Cranking up the browser
Not everyone agrees that moving Web apps outside the browser is the right approach.

"We think the browser is where it's at. We want to push that forward," says Dion Almaer, developer advocate at Google. "Google has been building all of these Web applications -- we're basically Web developers -- and we wanted to add functionality."

Since the Web's inception, all browser-based applications have shared certain limitations. Foremost is their reliance on the network; lose your Internet access, and a Web app's greatest strength becomes its greatest weakness.

Google Gears aims to solve this problem. A Gears-enabled application looks and behaves just like a regular Web app, with a difference. Client-side Gears code caches HTML, images, and JavaScript while you work, allowing the application to keep running even if you lose your Net connection. When you submit a form or modify data, the request is queued in local storage and synchronized the next time you're online. The overall effect is like running a native desktop application, without sacrificing the core browser experience.

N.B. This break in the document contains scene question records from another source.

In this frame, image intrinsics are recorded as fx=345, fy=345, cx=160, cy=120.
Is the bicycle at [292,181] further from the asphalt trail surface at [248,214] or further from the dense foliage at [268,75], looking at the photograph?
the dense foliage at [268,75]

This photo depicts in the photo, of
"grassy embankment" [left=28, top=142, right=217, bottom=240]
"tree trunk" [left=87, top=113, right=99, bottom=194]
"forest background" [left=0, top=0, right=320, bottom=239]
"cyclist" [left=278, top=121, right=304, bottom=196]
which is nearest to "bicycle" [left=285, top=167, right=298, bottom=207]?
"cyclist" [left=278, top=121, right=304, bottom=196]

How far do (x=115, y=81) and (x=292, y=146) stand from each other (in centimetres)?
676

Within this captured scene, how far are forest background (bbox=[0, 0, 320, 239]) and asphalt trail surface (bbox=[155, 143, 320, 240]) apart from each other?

"With Gears, you still go to the same URL, the application works, and you don't have to have any companion apps. It's extending the Web to places that maybe people weren't used to before," Almaer says -- even, for example, to an airplane seat.

The client-side Gears code confers other benefits, as well. One module, called WorkerPool, speeds up AJAX applications by executing JavaScript instructions asynchronously in the background, freeing the browser to handle user interaction and page display. Future Gears modules will add APIs for location-based services and unified event notification.

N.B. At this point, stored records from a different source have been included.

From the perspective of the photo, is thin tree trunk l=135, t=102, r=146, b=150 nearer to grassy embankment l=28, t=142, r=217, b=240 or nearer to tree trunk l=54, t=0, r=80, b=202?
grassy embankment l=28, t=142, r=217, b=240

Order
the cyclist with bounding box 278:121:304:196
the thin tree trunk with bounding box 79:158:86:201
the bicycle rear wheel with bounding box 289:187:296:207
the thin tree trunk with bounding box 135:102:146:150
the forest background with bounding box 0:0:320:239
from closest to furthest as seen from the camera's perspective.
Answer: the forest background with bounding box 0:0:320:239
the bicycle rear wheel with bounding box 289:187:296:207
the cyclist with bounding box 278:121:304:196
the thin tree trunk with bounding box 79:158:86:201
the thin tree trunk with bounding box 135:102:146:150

Google's Gears strategy is all about restraint. Unlike AIR, which advertises its presence to the end-user, Gears works quietly, in the background. Rather than confounding developers with hundreds of new features and APIs or forcing them to learn a new application paradigm, Gears adds just a few new capabilities to the browser, each designed to address a particular pain point.

"It's kind of similar to how the XMLHttpRequest object allowed AJAX," says Almaer. "This tiny little module with a little bit of functionality enabled developers to be creative. We're trying to do that approach."

Share alike
Of course, there's no one answer. While in some respects each of these technologies competes with the others, they are also often complementary.

For example, there's no inherent conflict between Prism and traditional browsers. "Today's SSBs just make it much easier to escape the browser and add some neat OS conveniences," Mozilla's Finkle says. "I think we'll see some of these conveniences start to appear in traditional browsers, too."

Similarly, the choice between Adobe AIR and Google Gears is a false dichotomy. "I imagine that a browser with Flash and the proper hooks into the Google platform would be pretty powerful," says David Bliss, technical director at Odopod, a San Francisco-based design firm.